An Unsupervised Approach to Achieve Supervised-Level Explainability in Healthcare Records
This addresses the need for transparent AI in healthcare to build trust among professionals, though it is incremental as it builds on existing explainability techniques.
The paper tackles the problem of generating trustworthy explanations for language models in healthcare records without costly human annotations, achieving comparable or better explanation quality than supervised methods through adversarial robustness training and a new method called AttInGrad.
Electronic healthcare records are vital for patient safety as they document conditions, plans, and procedures in both free text and medical codes. Language models have significantly enhanced the processing of such records, streamlining workflows and reducing manual data entry, thereby saving healthcare providers significant resources. However, the black-box nature of these models often leaves healthcare professionals hesitant to trust them.

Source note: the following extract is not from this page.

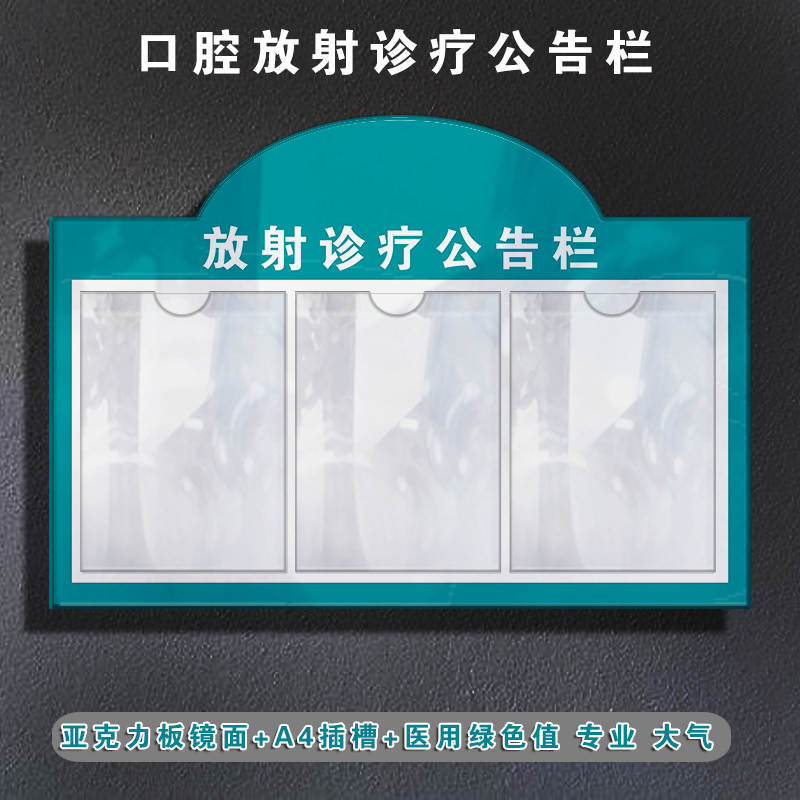 放射诊疗公告栏亚克力A4口腔医疗诊所放射管理防护注意事项公示牌 商业/办公家具 宣传栏/公告栏 原图主图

State-of-the-art explainability methods increase model transparency but rely on human-annotated evidence spans, which are costly. In this study, we propose an approach to produce plausible and faithful explanations without needing such annotations. We demonstrate on the automated medical coding task that adversarial robustness training improves explanation plausibility and introduce AttInGrad, a new explanation method superior to previous ones. By combining both contributions in a fully unsupervised setup, we produce explanations of comparable quality, or better, to that of a supervised approach. We release our code and model weights.